During those first months, following the gold strikes Weaver worked tirelessly to negotiate a treaty between the native tribes and newcomers and succeeded for a spell. The Indians used the password “Paulino-Tobacco,” which was to indicate to the whites they were friendly. Tobacco was a word nearly every Indian knew and understood as it was always given by whites during a parley as a token of friendship. As more whites poured in who weren’t aware, or didn’t care about the arrangement, the treaty became meaningless. Too many cultural differences and mutual mistrust caused the inevitable outbreak of hostilities.

In the mid-1860s, Weaver himself was jumped by a war party outside Prescott and seriously wounded. The old scout thought he was a goner and went into his “death song”—a custom he’d adopted from the Plains Indians. The suspicious warriors, not familiar with the ritual, believed he’d gone crazy and scattered and when Weaver saw he wasn’t going to die, he got up and casually walked home. The wound did, however, continue to trouble him for the remainder of his days.

It is said the natives were remorseful about shooting Weaver and during friendly parleys always asked how “Powlino” was getting along.

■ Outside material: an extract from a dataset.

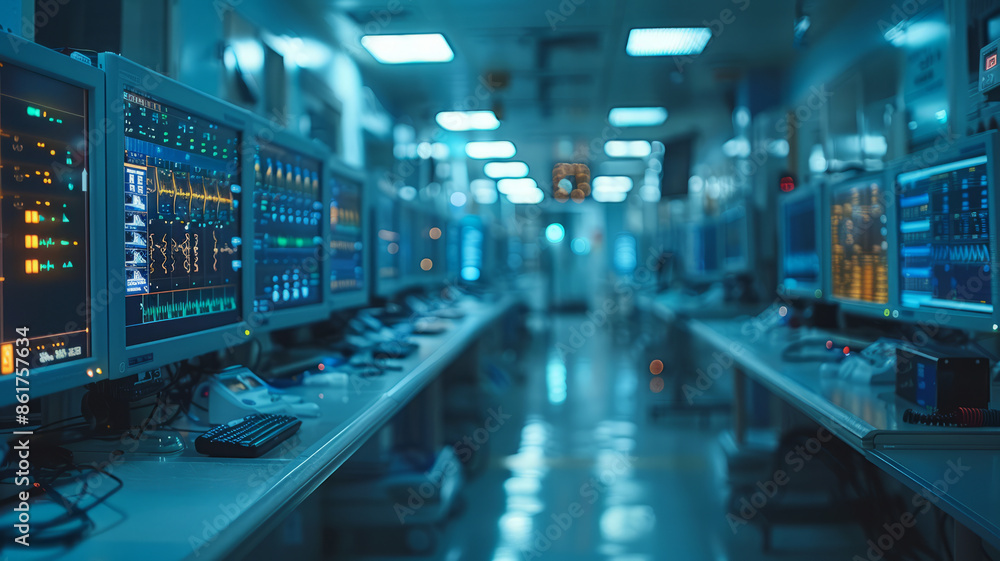 IoT in healthcare.generative ai IoT in healthcare.generative ai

When the first settlers moved into the Verde Valley, the army was called in to provide protection from a growing number of attacks. The officers wisely brought Weaver in to bring about a peace treaty. His service, according to military records, was invaluable but ol’ Dad Time was catching up. His health deteriorated and, on June 21st, 1867, Pauline Weaver died. He was buried at Camp Verde (Lincoln) with full military honors. Later, when the post was abandoned, his remains were taken to California.

In 1929, poet-historian Sharlot Hall organized a cam­paign to have Weaver’s remains returned to Prescott. Thanks to the Boy Scouts and Prescott school children, funds were raised and Weaver was re-buried on the grounds of the old Territorial capitol. Territorial Historian Hall declared him Prescott’s First Citizen—a title he richly deserved.